Barbie probably provided the best clue to Brittany Pledger’s family what her calling would be. Or rather, Pledger’s dislike of Barbie.
“People were always giving me Barbie dolls when I was little,” Pledger said. “I didn’t even like Barbie dolls.”
So when Pledger ended up finding success as a hair stylist, it really didn’t come as much of a surprise to her parents.
“She was cutting Barbie’s hair,” said Pledger’s father, John Walters. “One day we were cleaning her room and found a box of Barbies. They were all bald.”
“I pulled a freezer bag from behind her dresser. It was full of Barbie hair,” said Tammy Walters, Pledger’s mother.
Pledger has been cutting, coloring and styling hair for clients in Rome at various salons for several years. And now, at the seasoned age of 29, Pledger is opening her very own salon.
“Paint. The Beauty Bungalow” is targeted for opening before the end of this month at 524 Broad St., Suite C, near the Historic DeSoto Theatre. Parking and the main entrance to the salon will be located off First Street at the back of the building.
Having her own business is a dream come true, but growing up, Pledger thought she might end up practicing law. She wasn’t alone.
“I thought she’d be an attorney because she liked to argue and she could get paid to do it,” her mom said, laughing.
“I wanted to do hair, but my parents told me it was not a career, it was a hobby. …” she said. “Anything other than college was not an option.”
Pledger excelled in her studies in high school. She started her college career at Jacksonville State University and transferred to Shorter University, where she became involved in cheerleading. Pledger found traditional areas of study in school did not appeal to her with respect to finding a long-term career. Cheering was one of the only things she seemed to enjoy about school.
“I was only in college to cheer,” Pledger said. “(My parents) were paying for me to cheer and that was expensive and it was dumb.”
She eventually convinced her parents to let her go to cosmetology school.
Pledger was hired as an assistant at Jyl Craven Hair Design in Canton where she was responsible for washing hair, cleaning the salon, running errands, helping senior stylists and learning by watching the other stylists. She worked there six years before returning home to Rome.
“I loved it,” she said. “I love what I’m doing now. I can’t wait to go back to work because I love what I do.”
“I’ve always enjoyed hair and makeup,” Pledger said. “But I didn’t know I could have done it and made money. … I’m creative. It was a creative outlet. There’s a beginning and an end. It all happens in that one appointment.”
She already has a loyal clientele to bring to her salon where she and her assistant, Tara Matthews, will attend to them. The salon will start with styling hair. Makeup will be added later, and Pledger hopes to include facial and skin care down the road as well.
The new salon adds to an already busy life for Pledger and her family. Her husband, Zach, and his family own The Crushed Tomato restaurants in Summerville and LaFayette. Pledger has two daughters, Rory, 4; and Indy, 1-1/2; and stepson Silas, 9.

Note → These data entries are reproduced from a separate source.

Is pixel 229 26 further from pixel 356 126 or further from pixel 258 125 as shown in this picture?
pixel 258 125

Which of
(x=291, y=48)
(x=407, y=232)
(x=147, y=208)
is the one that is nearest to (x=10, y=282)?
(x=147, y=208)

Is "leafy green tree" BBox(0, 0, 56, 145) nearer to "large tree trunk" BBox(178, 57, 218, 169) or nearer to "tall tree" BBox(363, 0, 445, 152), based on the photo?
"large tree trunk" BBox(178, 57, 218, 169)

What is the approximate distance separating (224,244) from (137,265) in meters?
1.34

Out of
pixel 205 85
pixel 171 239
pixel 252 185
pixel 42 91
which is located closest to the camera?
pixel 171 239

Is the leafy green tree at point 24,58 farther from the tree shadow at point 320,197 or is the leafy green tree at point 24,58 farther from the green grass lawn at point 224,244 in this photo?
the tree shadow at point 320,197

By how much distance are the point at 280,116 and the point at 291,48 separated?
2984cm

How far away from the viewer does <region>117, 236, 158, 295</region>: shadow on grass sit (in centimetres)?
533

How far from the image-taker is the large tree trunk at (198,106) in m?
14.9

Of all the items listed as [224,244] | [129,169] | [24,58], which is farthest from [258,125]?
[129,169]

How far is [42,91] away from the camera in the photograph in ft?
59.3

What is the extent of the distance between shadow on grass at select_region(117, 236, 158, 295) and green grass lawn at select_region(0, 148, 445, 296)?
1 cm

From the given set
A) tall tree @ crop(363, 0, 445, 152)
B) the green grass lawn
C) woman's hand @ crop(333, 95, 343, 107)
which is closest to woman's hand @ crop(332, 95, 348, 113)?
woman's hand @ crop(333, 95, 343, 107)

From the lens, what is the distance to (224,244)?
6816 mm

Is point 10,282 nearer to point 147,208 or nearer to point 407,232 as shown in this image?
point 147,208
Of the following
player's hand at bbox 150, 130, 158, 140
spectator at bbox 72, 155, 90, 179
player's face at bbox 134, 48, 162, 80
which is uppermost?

“We’re very crazy,” Pledger said. “Fortunately, we have a lot of help from family. … We don’t sleep a lot but we make time for the things we need to.”
Right now, bringing this salon to life for herself and for her clients is a necessity.
“I’m scared but I’m ready,” Pledger said. “I know what I want to bring to my clients. … I want people to not have to drive to have a (high end) haircut. There’s not the same level of that here, and I want to bring it here. I can’t give them everything I want to until I do this, until I have my own space.”